LOT-G153. For your consideration is an exceedingly rare and historically important c.1954 antique Royal Family Christmas Card hand-signed by Countess Edwina Mountbatten of Burma. Royal signature is manuscript in blue ink. Condition is original. Royalty Family Christmas Card measures approximately 5.5" x 6.0". Unfolded 12.0". Featuring original decorative silk or satin ribbon. Royal standard / cost of arms gold leaf embossed seal. Guaranteed authentic.


Edwina Cynthia Annette Mountbatten, Countess Mountbatten of Burma, CI, GBE, DCVO (née Ashley; 28 November 1901 – 21 February 1960), was an English heiress, socialite, relief worker and the last vicereine of India as the wife of Rear Admiral The 1st Viscount Mountbatten of Burma.
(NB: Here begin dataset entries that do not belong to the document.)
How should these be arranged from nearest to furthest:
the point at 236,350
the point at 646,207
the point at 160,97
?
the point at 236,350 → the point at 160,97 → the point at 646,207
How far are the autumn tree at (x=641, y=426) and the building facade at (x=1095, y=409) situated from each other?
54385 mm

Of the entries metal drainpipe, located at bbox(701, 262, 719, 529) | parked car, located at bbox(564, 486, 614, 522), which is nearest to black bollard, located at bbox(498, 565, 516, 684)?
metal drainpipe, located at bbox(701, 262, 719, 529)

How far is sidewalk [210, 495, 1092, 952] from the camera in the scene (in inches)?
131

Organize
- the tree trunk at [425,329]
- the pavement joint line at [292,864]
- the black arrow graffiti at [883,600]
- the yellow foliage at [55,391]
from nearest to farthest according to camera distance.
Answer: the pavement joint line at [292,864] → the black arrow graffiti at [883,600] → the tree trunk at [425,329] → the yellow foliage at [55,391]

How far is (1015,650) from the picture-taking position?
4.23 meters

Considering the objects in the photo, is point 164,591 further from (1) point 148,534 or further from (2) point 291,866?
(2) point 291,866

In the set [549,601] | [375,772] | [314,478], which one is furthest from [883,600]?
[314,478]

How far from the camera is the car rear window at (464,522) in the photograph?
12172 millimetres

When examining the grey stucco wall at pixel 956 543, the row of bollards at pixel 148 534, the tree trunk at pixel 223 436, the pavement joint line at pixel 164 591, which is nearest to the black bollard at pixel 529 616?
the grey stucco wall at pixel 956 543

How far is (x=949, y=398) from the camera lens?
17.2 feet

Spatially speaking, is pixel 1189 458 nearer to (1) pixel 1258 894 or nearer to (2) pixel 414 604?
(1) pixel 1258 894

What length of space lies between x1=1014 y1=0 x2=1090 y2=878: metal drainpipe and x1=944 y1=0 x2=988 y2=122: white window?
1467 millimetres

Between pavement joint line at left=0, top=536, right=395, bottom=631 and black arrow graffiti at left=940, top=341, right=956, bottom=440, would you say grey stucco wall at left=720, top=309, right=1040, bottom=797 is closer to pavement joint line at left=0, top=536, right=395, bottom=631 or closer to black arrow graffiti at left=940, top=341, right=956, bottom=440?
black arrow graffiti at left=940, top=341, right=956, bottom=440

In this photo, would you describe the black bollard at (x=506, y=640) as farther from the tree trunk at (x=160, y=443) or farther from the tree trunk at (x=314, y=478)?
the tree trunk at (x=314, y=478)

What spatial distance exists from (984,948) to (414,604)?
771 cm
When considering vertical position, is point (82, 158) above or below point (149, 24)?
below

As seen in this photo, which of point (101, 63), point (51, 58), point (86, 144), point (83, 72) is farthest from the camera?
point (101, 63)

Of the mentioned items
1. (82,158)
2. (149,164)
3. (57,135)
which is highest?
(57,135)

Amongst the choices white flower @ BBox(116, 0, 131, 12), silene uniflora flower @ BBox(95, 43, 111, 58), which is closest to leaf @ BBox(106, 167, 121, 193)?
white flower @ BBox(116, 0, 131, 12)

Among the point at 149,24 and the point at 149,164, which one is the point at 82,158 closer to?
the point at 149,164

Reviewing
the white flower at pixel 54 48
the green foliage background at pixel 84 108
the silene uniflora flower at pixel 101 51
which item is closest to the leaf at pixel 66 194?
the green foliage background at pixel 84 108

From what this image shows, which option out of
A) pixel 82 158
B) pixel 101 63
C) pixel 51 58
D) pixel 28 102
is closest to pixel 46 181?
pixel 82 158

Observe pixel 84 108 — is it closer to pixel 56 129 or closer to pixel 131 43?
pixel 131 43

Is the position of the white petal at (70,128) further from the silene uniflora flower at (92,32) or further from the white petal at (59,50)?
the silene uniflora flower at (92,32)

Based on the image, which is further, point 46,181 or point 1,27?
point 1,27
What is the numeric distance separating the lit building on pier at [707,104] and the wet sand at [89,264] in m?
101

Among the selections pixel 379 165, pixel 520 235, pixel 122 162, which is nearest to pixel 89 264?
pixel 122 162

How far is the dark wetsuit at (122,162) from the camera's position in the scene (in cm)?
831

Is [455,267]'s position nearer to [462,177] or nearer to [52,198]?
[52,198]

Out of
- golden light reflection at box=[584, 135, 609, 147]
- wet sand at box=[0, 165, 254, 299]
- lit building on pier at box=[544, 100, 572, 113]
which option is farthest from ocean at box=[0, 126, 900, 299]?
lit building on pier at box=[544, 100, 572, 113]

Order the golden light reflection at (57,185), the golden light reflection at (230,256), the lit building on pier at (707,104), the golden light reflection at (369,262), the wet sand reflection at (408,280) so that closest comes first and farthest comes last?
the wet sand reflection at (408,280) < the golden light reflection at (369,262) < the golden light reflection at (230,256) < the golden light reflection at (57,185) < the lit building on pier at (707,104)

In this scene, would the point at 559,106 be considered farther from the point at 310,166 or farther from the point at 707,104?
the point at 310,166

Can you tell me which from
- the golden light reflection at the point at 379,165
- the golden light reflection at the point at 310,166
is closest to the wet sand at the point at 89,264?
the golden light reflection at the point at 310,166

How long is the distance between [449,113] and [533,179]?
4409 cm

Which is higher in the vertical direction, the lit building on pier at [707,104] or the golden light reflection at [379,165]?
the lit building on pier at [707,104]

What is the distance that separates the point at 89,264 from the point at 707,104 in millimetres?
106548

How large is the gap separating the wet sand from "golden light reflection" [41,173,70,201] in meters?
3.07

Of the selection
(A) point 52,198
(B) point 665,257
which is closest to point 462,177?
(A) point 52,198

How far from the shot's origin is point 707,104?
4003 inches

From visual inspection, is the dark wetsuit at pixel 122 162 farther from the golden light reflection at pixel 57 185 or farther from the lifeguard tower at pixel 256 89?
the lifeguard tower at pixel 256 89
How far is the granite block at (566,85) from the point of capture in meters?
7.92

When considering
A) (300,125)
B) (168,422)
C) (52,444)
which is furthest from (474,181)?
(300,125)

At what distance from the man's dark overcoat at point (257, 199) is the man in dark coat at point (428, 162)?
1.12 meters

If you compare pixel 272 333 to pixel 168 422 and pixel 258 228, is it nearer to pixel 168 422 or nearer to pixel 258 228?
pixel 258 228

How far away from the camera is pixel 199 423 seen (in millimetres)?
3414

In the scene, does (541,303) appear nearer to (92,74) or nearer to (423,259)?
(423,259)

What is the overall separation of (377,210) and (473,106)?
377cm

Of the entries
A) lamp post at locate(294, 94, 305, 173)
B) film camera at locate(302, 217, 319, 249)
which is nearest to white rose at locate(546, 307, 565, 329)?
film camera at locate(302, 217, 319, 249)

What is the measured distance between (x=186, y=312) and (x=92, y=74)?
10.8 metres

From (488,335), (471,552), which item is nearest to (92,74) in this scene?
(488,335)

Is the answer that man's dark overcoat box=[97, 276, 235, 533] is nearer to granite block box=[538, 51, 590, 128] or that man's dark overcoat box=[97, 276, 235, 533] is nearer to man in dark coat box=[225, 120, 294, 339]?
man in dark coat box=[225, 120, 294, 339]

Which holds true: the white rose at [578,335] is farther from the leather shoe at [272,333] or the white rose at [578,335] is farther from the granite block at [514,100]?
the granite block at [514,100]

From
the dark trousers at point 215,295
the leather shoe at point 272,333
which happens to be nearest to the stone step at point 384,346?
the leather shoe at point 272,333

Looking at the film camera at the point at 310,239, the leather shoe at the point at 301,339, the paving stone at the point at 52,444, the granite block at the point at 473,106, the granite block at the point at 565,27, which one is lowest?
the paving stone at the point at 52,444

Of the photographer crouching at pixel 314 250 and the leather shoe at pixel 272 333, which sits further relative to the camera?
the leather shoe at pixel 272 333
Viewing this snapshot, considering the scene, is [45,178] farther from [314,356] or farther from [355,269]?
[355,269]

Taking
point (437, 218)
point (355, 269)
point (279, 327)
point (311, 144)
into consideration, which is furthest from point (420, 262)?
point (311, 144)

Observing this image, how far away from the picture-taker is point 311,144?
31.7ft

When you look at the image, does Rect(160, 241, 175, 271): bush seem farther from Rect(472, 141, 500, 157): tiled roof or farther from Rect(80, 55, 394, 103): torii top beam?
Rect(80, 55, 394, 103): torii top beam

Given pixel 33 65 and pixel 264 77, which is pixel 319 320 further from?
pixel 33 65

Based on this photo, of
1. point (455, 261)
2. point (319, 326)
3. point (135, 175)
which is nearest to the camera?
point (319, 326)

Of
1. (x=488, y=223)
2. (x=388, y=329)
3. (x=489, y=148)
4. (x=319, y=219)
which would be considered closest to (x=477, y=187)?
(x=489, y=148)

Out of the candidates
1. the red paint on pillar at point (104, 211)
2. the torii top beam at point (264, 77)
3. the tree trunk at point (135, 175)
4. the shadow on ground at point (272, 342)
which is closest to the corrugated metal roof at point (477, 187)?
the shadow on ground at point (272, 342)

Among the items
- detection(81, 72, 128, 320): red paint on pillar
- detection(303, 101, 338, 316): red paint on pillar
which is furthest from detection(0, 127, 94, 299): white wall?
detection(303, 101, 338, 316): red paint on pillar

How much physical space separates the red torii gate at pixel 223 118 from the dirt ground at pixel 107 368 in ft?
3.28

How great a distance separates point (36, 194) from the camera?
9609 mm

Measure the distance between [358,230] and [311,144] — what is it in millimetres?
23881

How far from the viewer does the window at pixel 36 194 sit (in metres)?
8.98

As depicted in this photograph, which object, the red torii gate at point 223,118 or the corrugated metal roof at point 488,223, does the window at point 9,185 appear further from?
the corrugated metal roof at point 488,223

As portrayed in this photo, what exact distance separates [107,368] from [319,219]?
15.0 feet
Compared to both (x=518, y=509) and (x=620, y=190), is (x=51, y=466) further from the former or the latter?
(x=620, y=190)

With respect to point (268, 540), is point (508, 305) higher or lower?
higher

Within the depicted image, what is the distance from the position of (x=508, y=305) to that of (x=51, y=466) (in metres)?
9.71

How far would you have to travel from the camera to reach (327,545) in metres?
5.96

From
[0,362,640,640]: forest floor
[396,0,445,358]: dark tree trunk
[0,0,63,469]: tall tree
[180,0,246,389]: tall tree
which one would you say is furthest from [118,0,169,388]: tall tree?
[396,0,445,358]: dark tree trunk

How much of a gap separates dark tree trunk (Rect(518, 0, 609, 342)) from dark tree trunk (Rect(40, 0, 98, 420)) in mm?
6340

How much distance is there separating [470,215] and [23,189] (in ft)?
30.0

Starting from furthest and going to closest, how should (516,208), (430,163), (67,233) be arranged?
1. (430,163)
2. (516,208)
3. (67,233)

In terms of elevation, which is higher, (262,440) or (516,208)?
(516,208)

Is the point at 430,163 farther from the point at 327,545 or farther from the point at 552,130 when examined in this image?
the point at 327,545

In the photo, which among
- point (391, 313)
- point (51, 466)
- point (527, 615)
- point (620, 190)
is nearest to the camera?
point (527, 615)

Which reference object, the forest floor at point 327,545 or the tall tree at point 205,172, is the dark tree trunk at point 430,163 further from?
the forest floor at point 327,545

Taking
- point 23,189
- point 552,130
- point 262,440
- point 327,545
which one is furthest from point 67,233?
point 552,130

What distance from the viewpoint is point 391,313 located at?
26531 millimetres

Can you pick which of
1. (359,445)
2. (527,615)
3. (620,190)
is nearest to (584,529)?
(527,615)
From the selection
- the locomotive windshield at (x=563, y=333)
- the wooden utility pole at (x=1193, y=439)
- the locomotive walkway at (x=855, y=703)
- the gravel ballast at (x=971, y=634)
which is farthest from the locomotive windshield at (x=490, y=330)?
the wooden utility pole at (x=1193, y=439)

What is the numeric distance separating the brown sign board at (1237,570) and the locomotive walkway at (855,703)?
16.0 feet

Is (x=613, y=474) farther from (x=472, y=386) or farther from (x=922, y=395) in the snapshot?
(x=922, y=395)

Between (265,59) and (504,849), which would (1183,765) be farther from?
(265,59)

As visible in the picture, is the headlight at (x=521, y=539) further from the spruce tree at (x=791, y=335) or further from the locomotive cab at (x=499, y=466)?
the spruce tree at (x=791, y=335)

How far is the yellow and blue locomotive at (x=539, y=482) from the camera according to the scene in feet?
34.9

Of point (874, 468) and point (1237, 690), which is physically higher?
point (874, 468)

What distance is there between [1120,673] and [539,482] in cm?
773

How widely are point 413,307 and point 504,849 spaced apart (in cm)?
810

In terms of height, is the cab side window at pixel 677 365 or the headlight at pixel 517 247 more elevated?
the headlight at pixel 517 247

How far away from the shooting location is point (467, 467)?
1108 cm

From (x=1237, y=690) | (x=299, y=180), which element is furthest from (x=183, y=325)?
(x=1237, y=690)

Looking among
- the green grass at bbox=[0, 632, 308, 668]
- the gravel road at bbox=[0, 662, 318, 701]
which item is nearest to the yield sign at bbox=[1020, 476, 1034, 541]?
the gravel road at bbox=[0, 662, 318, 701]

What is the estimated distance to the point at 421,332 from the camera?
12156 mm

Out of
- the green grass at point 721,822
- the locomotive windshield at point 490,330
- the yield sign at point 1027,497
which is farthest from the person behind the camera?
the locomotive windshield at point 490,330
Edwina Mountbatten was the last vicereine of India, serving during the final months of the British Raj and the first months of the post-Partition period (February 1947 to June 1948) when Louis Mountbatten was the last viceroy of India and then, after the partition of India and Pakistan in June 1947, the governor-general of India, but not of the Dominion of Pakistan. It was at this time that a serious relationship between Edwina Mountbatten and Nehru began. She and Nehru, the new prime minister of India, became romantic with each other. Whether the romance was ever consummated is not known; however, their mutual fondness was evident and caused widespread speculation. In 2012, Edwina's daughter, Lady Pamela Hicks, accepted that there was a romance between her mother and Jawaharlal Nehru, which she mentioned in the book Daughter of Empire: Life As A Mountbatten. British historian Philip Ziegler, with access to the private letters and diaries, concludes the relationship:


was to endure until Edwina Mountbatten's death: intensely loving, romantic, trusting, generous, idealistic, even spiritual. If there was any physical element it can only have been of minor importance to either party. Mountbatten's reaction was one of pleasure....He liked and admired Nehru, it was useful to him that the Prime Minister should find such attractions in the Governor-General's home, it was agreeable to find Edwina almost permanently in good temper: the advantages of the alliance were obvious.